Attention, Chicago landlords! Never, ever lock out a tenant, re-key the lock on the apartment door or interfere with their utilities. Sounds drastic, yes. But if landlords even threaten to do these things before consulting with counsel or reading Chicago’s Residential Landlord and Tenant Ordinance (CRLTO) before acting, they could be headed for trouble.
Can Landlords Lock Out Troublesome Tenants?
Let’s say a tenant is creating major headaches and relations between the tenant and landlord are rapidly deteriorating. Landlords in this situation may be tempted to take matters into their own hands by turning off water, gas or electricity to the unit or re-key locks on the apartment door.
Interfering with utilities (including heating, air conditioning, plumbing and telephone), locking or removing windows or doors, blocking the entrance, removing personal property from a unit, or merely threatening to do any of these things without actually doing them is absolutely forbidden by the Chicago Residential Landlord and Tenant Ordinance.
How Can Landlords Deal with Difficult Tenants?

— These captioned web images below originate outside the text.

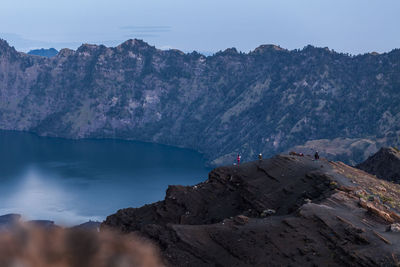 Rock formations by mountains against sky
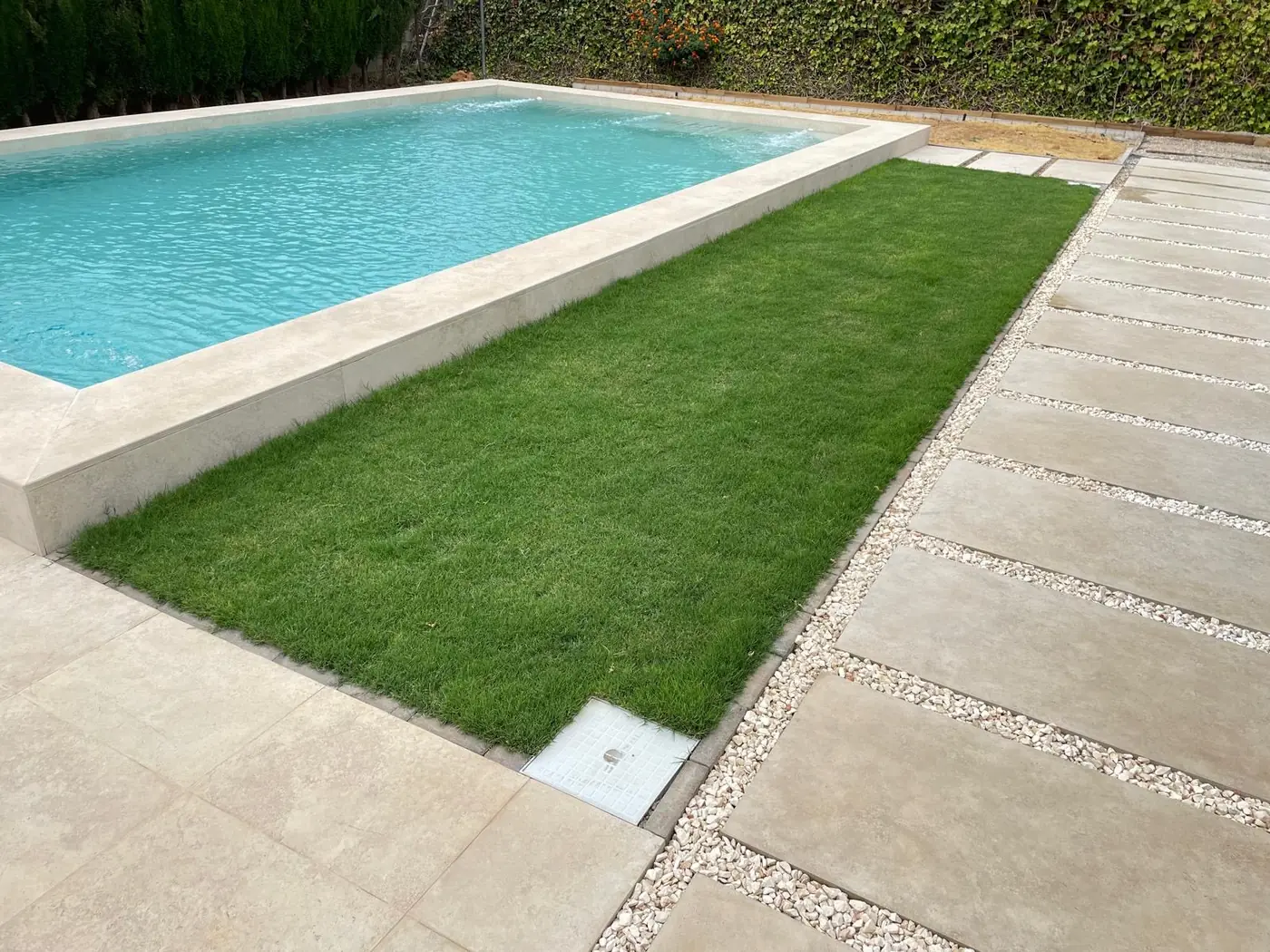 Franja de césped natural junto a una piscina con losas sobre grava blanca, obra en Sevilla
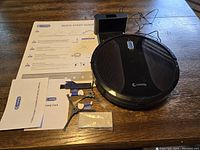 Robot vacuum with charging dock, two side brushes, HEPA filter, quick start guide and warranty card arranged on wooden table.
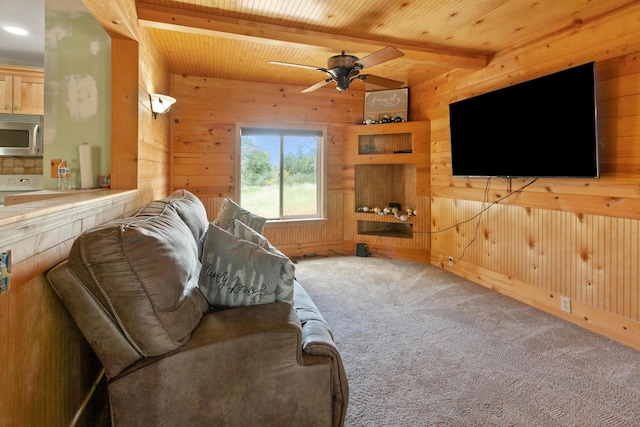 27339 Hobart Rd, Shingletown, CA 96088 - carpeted living room featuring wooden walls, beam ceiling, wooden ceiling, and a ceiling fan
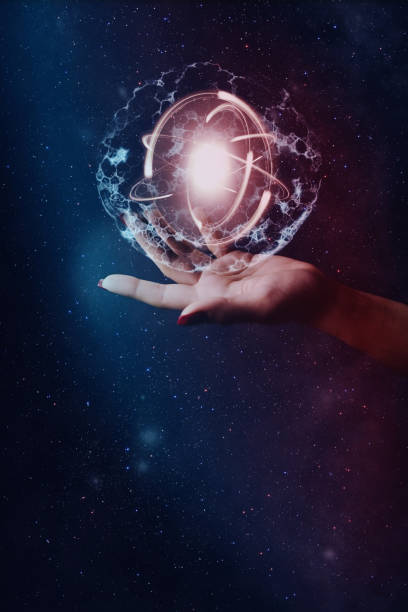 istock Woman hand holding cell dividing and atom. Nebula dust. Mixed media. 1093040744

If landlords find themselves in a dispute with a tenant, no matter how bad, they may not take any steps to “oust or dispossess or threaten or attempt to oust or dispossess” the tenant, unless specifically authorized to do so by one of four exceptions listed in the ordinance. These exceptions are narrow, specific and hard to meet. Landlords who violate this law, which can be found at Section 5-12-160 of the Chicago Municipal Code, expose themselves to prosecution and expensive fines, as well as civil liability for which the tenant may recover double the monthly apartment rent or twice the actual damages sustained, whichever is greater, plus court costs and attorneys’ fees.
Do not resort to self-help eviction remedies without calling counsel.
The general information that Domu provides about Chicago landlord tenant law is not intended as legal advice. Domu endeavors to provide accurate information, but the law is subject to change, and Domu is not a law firm or provider of legal services. Questions about your particular leasing situation should be directed to a lawyer.